I’m therefore gradually concluding that I need to dispense with my kitchen perfectionism and uptight attitude and actually let the kid practice real cooking. Admittedly the fried food of her dad’s seasonal festivities will have to wait as it’s actually dangerous to make – even for adults; I have latke scars – but there’s plenty of Christmassy stuff to be made that children can have enormous fun with. To inspire myself, and hopefully anyone else who’s wondering how to get the kids on board, I’ve collected a few recipe suggestions to try out.
This recipe needs an adult to make the chocolate mix, but the actual assembly of the truffles is just sticky, messy fun. You will need to accept that unless you have very dextrous children they will end up looking like snow-capped lumps of poo, but that’s all part of the fun. Probably. (See? I’m trying.)
These have been all over Pinterest this past week, and I’ve seen variations with tiny sweets for eyes, etc. They require absolutely no cooking and, once the strawberries have been sliced by an adult, no dangerous equipment at all.
Perhaps not one for someone like me who’s likely to twitch at every random placement and have more than a little jelly bean wrath, but this is really just an extension of the ‘decorating a gingerbread house‘ idea limited to a single type of sweet. Irritatingly precocious children can try and recreate the Mona Lisa in a jelly bean mosaic or something, if they must.
Hurrah! A foodstuff not likely to transform your beautiful offspring into sugar crazed loons. For a variation you could try making your own dough like the lovely Alice at More Than Toast, whose daughter Elfie rather sensibly loves a good pizza party.
I can already feel myself biting my lip at the idea of most of those, but I do like the pizza party idea, and I think I could live with very wonky snowmen – plus guzzling up some strawberries couldn’t hurt either of us half as much as ingesting half a bowl of rich chocolate truffles. I’d love to hear some suggestions from the Bea community on things that could be fun for kids, especially the youngest, while not triggering an apocalyptic meltdown from an overly perfectionist parent. Or, you know, you can just send me food; that’ll do too.

[Raw records]

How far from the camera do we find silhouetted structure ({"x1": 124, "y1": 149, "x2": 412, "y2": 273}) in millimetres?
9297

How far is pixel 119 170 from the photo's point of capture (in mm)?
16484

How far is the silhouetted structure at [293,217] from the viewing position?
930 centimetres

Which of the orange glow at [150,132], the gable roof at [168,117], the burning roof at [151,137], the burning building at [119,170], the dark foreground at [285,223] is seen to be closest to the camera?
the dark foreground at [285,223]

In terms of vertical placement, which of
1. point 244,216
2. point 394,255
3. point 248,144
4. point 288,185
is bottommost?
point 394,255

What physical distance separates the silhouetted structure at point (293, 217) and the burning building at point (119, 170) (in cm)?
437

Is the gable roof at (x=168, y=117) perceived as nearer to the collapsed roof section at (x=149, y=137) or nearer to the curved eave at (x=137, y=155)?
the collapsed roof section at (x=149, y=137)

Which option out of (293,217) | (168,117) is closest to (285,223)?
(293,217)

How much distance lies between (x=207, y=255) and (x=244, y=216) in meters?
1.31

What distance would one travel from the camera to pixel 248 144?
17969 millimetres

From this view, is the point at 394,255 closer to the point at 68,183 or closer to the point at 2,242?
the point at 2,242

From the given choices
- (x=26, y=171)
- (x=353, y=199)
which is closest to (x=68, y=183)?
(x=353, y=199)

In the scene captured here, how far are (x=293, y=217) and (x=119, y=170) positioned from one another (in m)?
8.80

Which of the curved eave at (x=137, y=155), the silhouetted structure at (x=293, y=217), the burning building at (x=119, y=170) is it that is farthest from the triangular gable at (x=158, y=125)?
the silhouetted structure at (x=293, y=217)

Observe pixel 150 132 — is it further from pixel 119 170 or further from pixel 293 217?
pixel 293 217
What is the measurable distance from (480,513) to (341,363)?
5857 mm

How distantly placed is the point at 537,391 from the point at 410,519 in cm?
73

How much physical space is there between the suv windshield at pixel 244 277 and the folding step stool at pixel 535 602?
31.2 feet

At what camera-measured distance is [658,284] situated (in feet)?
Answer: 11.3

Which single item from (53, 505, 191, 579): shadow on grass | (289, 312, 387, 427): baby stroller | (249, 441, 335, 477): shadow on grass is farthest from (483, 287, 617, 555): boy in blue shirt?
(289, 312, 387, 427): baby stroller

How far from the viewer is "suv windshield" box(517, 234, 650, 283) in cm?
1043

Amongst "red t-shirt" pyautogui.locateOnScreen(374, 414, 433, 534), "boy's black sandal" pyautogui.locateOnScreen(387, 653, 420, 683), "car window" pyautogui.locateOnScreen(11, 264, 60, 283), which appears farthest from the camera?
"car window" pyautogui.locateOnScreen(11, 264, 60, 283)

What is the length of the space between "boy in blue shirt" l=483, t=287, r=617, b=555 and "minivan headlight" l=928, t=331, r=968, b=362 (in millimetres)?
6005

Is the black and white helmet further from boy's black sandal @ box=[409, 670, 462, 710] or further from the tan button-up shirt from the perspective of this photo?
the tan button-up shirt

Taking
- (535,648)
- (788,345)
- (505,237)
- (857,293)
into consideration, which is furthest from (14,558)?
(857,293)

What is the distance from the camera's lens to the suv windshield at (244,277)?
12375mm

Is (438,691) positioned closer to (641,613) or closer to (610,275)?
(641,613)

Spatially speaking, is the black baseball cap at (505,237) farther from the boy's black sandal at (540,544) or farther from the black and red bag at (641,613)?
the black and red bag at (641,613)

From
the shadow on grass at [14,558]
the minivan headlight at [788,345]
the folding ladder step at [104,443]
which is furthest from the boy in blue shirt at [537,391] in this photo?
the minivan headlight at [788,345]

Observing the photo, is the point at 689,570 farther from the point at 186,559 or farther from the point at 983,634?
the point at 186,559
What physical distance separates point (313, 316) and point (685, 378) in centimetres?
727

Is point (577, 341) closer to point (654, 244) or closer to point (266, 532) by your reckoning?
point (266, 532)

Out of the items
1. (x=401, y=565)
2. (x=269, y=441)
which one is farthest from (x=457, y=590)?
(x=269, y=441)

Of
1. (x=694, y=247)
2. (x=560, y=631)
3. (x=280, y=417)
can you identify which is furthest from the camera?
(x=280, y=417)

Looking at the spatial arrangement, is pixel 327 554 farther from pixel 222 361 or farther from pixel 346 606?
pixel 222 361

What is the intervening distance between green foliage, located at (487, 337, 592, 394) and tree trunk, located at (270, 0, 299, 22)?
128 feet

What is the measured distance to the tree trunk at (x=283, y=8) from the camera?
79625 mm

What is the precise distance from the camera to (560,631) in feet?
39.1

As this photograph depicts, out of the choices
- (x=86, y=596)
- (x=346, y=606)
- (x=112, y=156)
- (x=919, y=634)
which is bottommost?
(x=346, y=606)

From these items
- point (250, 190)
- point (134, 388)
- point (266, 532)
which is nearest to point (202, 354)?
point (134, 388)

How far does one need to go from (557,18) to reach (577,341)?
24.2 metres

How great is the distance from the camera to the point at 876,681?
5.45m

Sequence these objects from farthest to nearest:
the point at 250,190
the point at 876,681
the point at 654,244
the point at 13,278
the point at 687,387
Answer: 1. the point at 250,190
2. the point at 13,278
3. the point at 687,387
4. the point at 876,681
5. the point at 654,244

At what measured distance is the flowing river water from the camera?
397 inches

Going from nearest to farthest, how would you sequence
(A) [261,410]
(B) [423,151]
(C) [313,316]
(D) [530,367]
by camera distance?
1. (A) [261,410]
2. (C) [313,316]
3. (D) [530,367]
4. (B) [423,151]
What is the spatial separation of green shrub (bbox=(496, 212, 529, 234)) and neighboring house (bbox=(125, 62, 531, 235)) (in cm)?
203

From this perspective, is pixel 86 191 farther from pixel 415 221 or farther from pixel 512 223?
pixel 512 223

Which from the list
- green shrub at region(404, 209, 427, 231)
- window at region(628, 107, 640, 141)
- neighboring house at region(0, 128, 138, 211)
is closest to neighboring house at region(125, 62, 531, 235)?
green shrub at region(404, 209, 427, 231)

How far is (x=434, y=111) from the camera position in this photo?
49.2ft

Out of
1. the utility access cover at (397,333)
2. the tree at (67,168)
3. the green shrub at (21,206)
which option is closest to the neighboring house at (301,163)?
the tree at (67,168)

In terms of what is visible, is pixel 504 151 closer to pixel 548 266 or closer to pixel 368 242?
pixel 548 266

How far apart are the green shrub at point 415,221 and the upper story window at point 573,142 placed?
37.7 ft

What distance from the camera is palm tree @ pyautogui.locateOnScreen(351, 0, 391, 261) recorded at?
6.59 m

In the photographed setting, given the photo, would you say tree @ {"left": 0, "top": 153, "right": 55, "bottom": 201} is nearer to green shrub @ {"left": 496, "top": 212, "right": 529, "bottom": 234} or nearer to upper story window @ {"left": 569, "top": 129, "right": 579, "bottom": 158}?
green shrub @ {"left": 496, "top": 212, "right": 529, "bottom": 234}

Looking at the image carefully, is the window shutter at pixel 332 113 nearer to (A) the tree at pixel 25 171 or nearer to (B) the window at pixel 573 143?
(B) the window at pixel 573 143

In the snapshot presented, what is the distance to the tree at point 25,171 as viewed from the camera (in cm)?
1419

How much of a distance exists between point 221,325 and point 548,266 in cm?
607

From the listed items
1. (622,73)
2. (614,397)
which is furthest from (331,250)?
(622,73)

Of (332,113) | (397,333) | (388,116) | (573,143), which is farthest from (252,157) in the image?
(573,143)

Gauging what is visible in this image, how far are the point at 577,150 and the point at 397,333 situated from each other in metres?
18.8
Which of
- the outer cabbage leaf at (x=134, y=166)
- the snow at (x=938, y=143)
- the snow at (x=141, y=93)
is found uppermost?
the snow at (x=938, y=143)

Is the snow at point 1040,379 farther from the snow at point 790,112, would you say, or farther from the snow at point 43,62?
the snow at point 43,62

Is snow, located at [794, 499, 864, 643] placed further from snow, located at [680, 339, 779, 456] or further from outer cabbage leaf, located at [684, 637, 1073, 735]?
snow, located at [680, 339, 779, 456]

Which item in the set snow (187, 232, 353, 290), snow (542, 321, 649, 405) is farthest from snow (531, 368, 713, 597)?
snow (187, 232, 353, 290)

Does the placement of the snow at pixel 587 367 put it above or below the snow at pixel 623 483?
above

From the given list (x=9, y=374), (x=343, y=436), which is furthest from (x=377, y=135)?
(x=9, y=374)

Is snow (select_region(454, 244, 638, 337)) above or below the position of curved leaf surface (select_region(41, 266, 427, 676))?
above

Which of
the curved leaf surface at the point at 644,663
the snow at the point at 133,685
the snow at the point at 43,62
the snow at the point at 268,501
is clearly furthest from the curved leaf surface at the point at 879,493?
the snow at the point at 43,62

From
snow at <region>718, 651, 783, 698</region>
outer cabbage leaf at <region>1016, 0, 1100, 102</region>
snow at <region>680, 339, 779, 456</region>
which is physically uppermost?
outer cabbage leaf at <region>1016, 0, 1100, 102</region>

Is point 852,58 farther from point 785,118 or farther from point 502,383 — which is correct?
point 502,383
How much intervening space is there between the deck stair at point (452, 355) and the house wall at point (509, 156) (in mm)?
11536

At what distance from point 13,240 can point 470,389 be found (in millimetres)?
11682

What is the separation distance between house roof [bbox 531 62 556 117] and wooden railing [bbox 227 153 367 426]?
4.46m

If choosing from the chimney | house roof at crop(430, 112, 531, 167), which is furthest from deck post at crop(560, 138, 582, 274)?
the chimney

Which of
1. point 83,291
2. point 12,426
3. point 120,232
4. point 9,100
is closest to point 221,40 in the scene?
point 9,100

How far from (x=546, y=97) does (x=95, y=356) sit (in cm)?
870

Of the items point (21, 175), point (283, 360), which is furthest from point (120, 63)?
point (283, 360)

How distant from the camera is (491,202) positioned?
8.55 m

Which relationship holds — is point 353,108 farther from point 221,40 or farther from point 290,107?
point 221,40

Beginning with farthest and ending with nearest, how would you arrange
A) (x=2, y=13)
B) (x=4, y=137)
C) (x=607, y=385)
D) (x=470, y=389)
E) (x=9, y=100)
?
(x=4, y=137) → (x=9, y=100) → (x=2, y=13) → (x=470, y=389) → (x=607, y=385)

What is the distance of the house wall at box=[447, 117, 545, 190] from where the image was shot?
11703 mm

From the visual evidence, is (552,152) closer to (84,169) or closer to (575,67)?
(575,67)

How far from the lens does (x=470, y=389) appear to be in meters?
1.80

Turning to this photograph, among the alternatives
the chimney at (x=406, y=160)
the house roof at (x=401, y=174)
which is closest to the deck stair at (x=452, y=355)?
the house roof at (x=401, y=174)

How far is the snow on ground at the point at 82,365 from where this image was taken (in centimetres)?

▶ **Tasks**
A: Answer these questions using the text on Christmas cooking with children.
(i) Once an adult has sliced the strawberries, what equipment do the strawberry treats require?
(ii) Which idea does the jelly bean activity extend?
(iii) What is the name of the daughter of Alice at More Than Toast?
B: Select every line of the entries that contains the string "roof". Case counts.

▶ **Results of the tasks**
A:
(i) No dangerous equipment at all.
(ii) Decorating a gingerbread house.
(iii) Elfie.

B:
Which of the orange glow at [150,132], the gable roof at [168,117], the burning roof at [151,137], the burning building at [119,170], the dark foreground at [285,223] is seen to be closest to the camera?
Is the gable roof at (x=168, y=117) perceived as nearer to the collapsed roof section at (x=149, y=137) or nearer to the curved eave at (x=137, y=155)?
the collapsed roof section at (x=149, y=137)
What is the separation distance between house roof [bbox 531 62 556 117] and wooden railing [bbox 227 153 367 426]?
If choosing from the chimney | house roof at crop(430, 112, 531, 167), which is furthest from deck post at crop(560, 138, 582, 274)?
the house roof at (x=401, y=174)
the house roof at (x=401, y=174)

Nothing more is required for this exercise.